Opinião | 03-12-2021 10:10

Os sem-vergonha

Se Portugal tivesse a mesma taxa de vacinação contra o cinismo e a hipocrisia que tem contra a covid-19, seríamos hoje um país europeu formado por cidadãos no verdadeiro sentido da palavra. Como temos uma baixa taxa de vacinação contra o cinismo e a hipocrisia, não conseguimos a imunidade de grupo, essencial para vivermos num país decente.

Se, por qualquer motivo, o leitor tem dificuldade em distinguir um cínico de um hipócrita, basta ler ou ouvir as reacções nacionais, seja na televisão, seja nas redes sociais, após a imprensa internacional ter catalogado como VERGONHA o B-SAD ter sido obrigado a jogar com 9 jogadores contra o Benfica.

O cínico atira as culpas para cima do regulamento: "o jogo realizou-se por causa do regulamento". Este é o argumento típico do cínico lusitano: "dura lex sed lex".

Por sua vez, o hipócrita afirma categoricamente (e sem se deixar rir) que “se fosse o Benfica que só tivesse 9 jogadores, o jogo realizava-se na mesma." Este é o argumento típico dos hipócritas lusitanos, copiado do livro “O Triunfo dos Porcos” de George Orwell: “em Portugal, todos os clubes são iguais” (quando todos sabemos que há uns mais iguais do que outros).

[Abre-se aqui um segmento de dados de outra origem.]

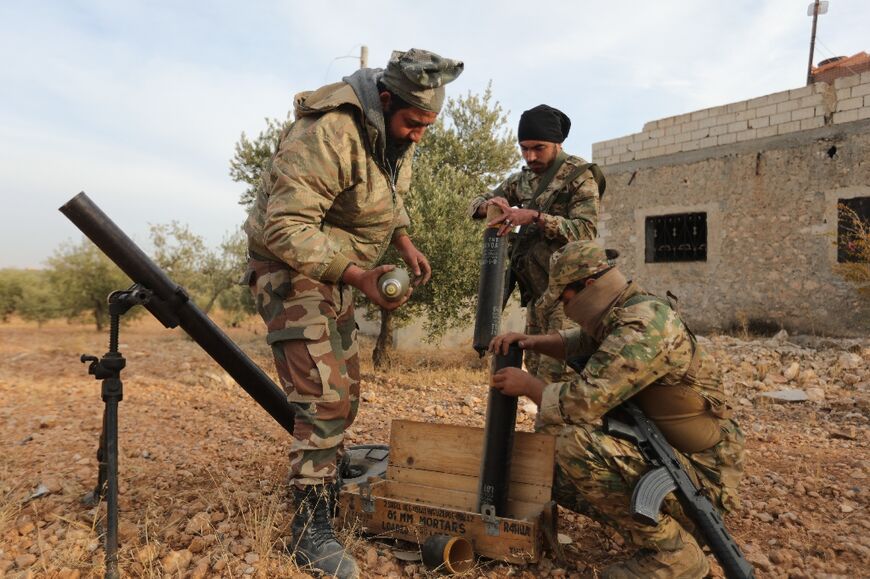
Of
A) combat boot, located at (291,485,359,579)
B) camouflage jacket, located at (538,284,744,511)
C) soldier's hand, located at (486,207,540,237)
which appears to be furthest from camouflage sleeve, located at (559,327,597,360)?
combat boot, located at (291,485,359,579)

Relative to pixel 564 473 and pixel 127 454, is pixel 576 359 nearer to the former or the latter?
pixel 564 473

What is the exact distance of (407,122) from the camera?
2809 millimetres

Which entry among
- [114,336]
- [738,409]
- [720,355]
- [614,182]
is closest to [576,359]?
[114,336]

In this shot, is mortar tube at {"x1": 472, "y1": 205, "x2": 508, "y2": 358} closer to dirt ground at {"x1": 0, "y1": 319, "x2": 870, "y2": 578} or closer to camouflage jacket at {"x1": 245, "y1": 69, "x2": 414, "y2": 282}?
camouflage jacket at {"x1": 245, "y1": 69, "x2": 414, "y2": 282}

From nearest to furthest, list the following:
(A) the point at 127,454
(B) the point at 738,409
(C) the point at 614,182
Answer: (A) the point at 127,454, (B) the point at 738,409, (C) the point at 614,182

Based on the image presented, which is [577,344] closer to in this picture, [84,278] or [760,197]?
[760,197]

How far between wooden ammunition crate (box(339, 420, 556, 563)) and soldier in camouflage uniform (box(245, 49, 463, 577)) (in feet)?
0.99

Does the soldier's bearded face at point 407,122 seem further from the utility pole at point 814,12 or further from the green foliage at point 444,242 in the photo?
the utility pole at point 814,12

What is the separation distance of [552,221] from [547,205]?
33cm

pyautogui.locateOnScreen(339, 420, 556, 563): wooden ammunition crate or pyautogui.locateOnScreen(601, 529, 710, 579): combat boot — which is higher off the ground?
pyautogui.locateOnScreen(339, 420, 556, 563): wooden ammunition crate

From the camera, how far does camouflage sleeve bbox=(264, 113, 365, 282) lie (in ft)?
8.05

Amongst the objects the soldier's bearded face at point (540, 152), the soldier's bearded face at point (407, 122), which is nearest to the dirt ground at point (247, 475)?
the soldier's bearded face at point (407, 122)

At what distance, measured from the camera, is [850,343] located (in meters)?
9.30

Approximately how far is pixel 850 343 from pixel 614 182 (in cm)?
543
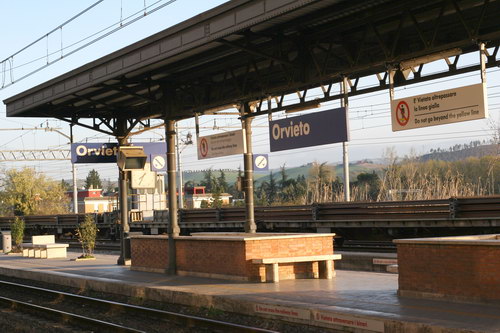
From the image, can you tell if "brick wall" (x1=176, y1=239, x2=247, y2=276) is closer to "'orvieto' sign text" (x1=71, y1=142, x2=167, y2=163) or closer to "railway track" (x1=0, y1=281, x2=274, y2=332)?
"railway track" (x1=0, y1=281, x2=274, y2=332)

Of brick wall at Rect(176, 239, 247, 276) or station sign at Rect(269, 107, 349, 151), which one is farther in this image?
brick wall at Rect(176, 239, 247, 276)

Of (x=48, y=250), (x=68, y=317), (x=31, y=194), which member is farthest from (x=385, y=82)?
(x=31, y=194)

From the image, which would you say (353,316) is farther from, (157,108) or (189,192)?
(189,192)

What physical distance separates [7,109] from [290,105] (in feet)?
36.4

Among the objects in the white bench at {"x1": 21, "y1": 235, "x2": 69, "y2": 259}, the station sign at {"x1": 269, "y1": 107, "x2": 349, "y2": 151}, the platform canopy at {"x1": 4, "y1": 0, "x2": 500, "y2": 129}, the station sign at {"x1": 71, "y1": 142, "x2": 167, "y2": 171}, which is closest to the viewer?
the platform canopy at {"x1": 4, "y1": 0, "x2": 500, "y2": 129}

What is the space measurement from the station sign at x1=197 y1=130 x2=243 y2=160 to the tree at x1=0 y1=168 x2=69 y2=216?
4940cm

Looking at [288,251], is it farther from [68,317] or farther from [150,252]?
[150,252]

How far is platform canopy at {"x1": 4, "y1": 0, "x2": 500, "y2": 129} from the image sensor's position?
466 inches

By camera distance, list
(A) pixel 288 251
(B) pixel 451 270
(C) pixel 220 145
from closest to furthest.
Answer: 1. (B) pixel 451 270
2. (A) pixel 288 251
3. (C) pixel 220 145

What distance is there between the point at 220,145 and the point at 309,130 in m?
3.43

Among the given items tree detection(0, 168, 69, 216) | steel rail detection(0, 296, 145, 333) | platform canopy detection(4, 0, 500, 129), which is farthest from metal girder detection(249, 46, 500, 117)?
tree detection(0, 168, 69, 216)

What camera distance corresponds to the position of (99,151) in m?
21.6

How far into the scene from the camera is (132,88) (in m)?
18.2

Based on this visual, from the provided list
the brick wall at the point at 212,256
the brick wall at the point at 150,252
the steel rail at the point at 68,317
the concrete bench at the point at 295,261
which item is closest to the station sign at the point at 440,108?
the concrete bench at the point at 295,261
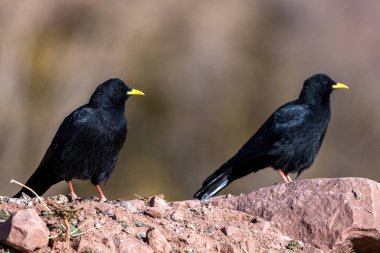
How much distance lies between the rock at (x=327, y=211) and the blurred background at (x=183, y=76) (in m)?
13.8

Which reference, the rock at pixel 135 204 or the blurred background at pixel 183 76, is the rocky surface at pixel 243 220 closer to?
the rock at pixel 135 204

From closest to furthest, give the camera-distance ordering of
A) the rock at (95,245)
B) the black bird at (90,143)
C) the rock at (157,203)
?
1. the rock at (95,245)
2. the rock at (157,203)
3. the black bird at (90,143)

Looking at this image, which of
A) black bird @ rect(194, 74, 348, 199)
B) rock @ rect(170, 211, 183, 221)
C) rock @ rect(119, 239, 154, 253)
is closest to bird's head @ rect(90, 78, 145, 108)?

Se Portugal tivesse a mesma taxa de vacinação contra o cinismo e a hipocrisia que tem contra a covid-19, seríamos hoje um país europeu formado por cidadãos no verdadeiro sentido da palavra. Como temos uma baixa taxa de vacinação contra o cinismo e a hipocrisia, não conseguimos a imunidade de grupo, essencial para vivermos num país decente formado por uma maioria de cidadãos honestos com consciência ética e cívica. Além disso, devido à baixa taxa de vacinação contra o cinismo e a hipocrisia, já apareceu, em Portugal, uma nova variante muito mais letal e contagiosa, que corrói e destrói todas as instituições: os Sem-Vergonha.

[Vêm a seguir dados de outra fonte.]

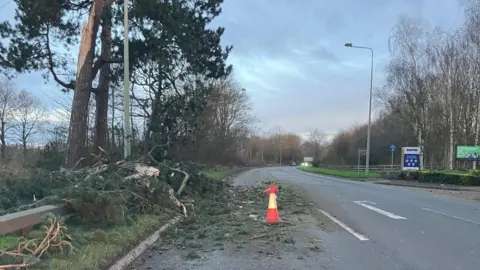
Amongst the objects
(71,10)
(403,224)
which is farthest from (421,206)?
(71,10)

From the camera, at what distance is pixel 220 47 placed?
22.2 meters

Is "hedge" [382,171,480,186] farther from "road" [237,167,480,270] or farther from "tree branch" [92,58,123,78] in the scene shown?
"tree branch" [92,58,123,78]

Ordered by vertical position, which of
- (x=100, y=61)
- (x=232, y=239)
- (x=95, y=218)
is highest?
(x=100, y=61)

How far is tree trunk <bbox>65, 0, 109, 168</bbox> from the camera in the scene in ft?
57.3

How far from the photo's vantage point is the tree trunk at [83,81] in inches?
688

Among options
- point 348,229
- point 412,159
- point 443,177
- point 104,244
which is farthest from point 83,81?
point 412,159

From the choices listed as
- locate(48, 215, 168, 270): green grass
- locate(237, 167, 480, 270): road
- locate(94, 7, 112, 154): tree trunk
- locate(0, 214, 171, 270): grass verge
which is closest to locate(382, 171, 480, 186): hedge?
locate(237, 167, 480, 270): road

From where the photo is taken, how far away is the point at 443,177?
101 ft

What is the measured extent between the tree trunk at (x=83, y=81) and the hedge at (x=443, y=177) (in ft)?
77.0

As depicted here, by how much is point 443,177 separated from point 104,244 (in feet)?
93.8

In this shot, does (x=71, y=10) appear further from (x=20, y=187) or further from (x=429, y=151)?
(x=429, y=151)

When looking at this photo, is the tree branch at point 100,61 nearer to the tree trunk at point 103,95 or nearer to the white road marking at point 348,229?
the tree trunk at point 103,95

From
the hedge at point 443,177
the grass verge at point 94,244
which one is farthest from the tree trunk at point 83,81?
the hedge at point 443,177

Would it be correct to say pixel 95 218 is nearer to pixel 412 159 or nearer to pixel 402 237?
pixel 402 237
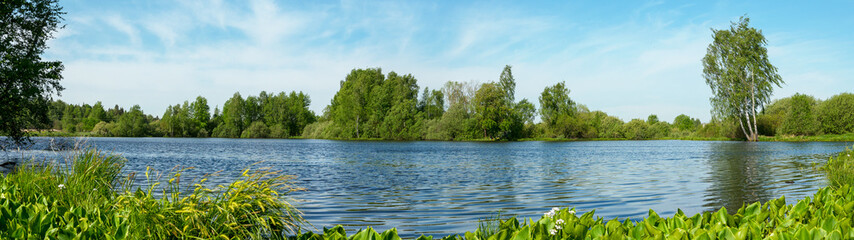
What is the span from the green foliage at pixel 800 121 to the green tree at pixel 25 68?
244 feet

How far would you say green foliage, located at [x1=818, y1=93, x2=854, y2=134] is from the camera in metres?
62.5

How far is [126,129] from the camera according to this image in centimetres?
11081

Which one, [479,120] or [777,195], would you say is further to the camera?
[479,120]

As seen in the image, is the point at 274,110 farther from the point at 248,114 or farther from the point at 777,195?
the point at 777,195

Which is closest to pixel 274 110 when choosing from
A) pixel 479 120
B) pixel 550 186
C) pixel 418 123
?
pixel 418 123

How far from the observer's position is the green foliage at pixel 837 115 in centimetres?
6247

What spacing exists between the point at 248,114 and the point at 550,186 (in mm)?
111299

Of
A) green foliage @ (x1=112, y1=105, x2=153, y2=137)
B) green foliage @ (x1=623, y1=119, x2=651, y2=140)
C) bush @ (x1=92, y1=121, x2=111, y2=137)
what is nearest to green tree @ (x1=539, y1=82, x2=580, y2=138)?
Result: green foliage @ (x1=623, y1=119, x2=651, y2=140)

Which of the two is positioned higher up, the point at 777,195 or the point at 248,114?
the point at 248,114

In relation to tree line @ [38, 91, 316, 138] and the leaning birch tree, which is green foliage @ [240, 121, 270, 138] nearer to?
tree line @ [38, 91, 316, 138]

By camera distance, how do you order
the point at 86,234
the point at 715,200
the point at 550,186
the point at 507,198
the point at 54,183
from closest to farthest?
the point at 86,234
the point at 54,183
the point at 715,200
the point at 507,198
the point at 550,186

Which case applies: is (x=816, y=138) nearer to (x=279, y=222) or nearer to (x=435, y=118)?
(x=435, y=118)

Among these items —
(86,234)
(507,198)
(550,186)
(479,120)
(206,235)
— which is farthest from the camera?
(479,120)

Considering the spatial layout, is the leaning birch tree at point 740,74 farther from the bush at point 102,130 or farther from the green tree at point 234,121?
the bush at point 102,130
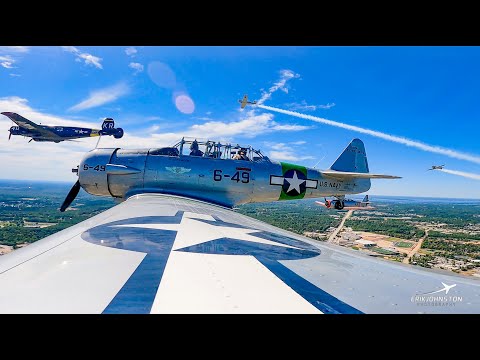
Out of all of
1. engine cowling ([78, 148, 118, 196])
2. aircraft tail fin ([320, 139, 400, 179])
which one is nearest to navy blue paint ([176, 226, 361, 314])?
engine cowling ([78, 148, 118, 196])

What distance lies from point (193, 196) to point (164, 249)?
5973 millimetres

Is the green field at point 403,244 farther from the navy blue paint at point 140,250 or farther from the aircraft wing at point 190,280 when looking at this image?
the navy blue paint at point 140,250

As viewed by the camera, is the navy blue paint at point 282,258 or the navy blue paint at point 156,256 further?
the navy blue paint at point 282,258

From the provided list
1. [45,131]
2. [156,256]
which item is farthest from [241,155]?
[45,131]

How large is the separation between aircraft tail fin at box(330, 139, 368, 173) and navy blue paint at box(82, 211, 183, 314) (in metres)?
9.80

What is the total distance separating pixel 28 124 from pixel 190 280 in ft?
157

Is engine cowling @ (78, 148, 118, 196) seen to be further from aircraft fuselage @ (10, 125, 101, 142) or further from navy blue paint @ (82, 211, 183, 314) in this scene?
aircraft fuselage @ (10, 125, 101, 142)

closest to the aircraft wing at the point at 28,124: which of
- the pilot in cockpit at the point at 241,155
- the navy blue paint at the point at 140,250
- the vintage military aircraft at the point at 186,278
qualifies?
the pilot in cockpit at the point at 241,155

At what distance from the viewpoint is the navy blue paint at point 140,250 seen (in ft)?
4.06

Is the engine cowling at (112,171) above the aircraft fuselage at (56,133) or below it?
below

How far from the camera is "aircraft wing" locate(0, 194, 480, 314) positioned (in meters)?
1.28

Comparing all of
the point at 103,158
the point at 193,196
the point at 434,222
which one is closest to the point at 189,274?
the point at 193,196

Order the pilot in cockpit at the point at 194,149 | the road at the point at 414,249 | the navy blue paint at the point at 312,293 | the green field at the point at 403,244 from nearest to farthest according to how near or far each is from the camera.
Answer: the navy blue paint at the point at 312,293, the pilot in cockpit at the point at 194,149, the road at the point at 414,249, the green field at the point at 403,244
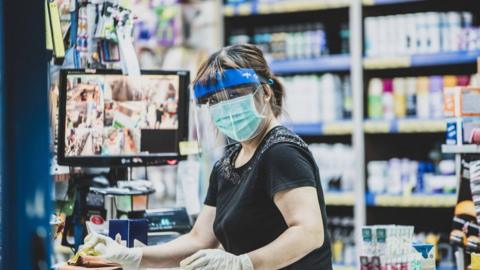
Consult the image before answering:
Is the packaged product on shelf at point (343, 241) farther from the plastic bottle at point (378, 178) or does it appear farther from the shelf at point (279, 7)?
the shelf at point (279, 7)

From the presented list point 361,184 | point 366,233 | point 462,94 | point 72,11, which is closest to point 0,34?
point 366,233

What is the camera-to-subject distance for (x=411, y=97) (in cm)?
489

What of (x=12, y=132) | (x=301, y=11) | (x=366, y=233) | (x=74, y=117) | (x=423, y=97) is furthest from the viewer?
(x=301, y=11)

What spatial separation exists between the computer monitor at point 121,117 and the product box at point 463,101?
3.25 feet

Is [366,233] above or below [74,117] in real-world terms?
below

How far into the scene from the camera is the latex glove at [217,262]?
223 cm

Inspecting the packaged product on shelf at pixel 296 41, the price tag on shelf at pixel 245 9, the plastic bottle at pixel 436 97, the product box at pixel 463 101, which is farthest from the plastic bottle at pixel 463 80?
the product box at pixel 463 101

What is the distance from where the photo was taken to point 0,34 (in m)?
1.56

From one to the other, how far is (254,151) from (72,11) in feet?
3.11

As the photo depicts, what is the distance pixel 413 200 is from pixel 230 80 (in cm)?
255

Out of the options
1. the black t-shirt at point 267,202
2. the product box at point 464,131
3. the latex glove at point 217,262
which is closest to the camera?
the latex glove at point 217,262

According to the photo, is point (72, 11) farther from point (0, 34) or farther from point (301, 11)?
point (301, 11)

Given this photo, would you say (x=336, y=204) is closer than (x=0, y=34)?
No

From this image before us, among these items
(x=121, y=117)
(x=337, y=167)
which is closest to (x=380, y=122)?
(x=337, y=167)
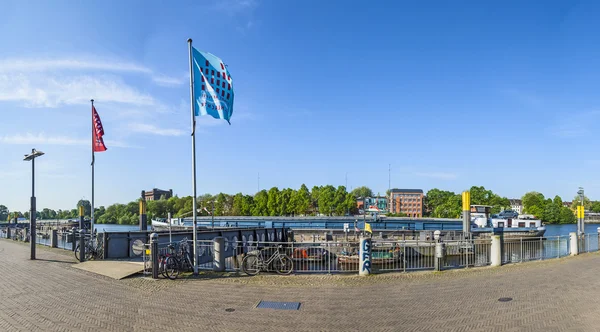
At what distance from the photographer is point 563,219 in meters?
128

Enquanto o cidadão honrado recorre ao exemplo virtuoso para criticar os seus, o Sem-Vergonha recorre ao exemplo abjecto para se justificar a si e aos seus. O cidadão honrado dá como exemplo ao seu filho o bom aluno e o aluno bem-comportado, enquanto o sem-vergonha justifica os maus comportamentos do seu filho com os maus exemplos dos alunos do mesmo calibre do seu filho ou piores do que ele. E isto também se verificou no caso do jogo da B-SAD. Enquanto o cidadão Bernardo Silva, sócio do Benfica, se indignava nas redes sociais com o não adiamento do jogo, os Sem-Vergonha vasculhavam nos caixotes do lixo do Sporting e do Porto à procura de qualquer coisa repugnante para servir de justificação ao injustificável.

É precisamente por esta razão que os clubes portugueses evoluíram de clubes desportivos para verdadeiras associações mafiosas. Num clube desportivo, os adeptos, se souberem que um dirigente desviou dinheiro do clube ou cometeu actos de corrupção, reagem imediatamente, obrigando-o a demitir-se e entregam-no à justiça. Por sua vez, numa associação mafiosa, os seus membros, se souberem que os seus dirigentes estão a ser investigados por corrupção e desvio de dinheiro, cerram fileiras em torno dos dirigentes e defendem-nos até à morte.

Até as palavras da língua de Camões já foram corrompidas. Em Espanha, Glorioso é o Alavés, um pequeno clube da I Liga espanhola que nunca conquistou um título. E é conhecido por Glorioso precisamente por isso. Gloriosa é a resistência heróica de Leónidas e dos 300 espartanos, no Desfiladeiro das Termópilas, perante o imenso exército de Xerxes com 300.000 homens e não a vitória do exército persa. Em Portugal, por sua vez, Glorioso é o maior clube português, com mais adeptos do que os outros todos juntos, ganhar a clubes que não têm adeptos sequer para encher uma fila do seu pequeno estádio, nem dinheiro para pagar os salários, atempadamente, aos seus jogadores e funcionários. E no caso da B-SAD, nem jogadores tinham para formar uma equipa. Em Portugal, Glória é precisamente isto: um enorme exército de milhões de fiéis esmagar um pequeno clube sem adeptos, nem jogadores.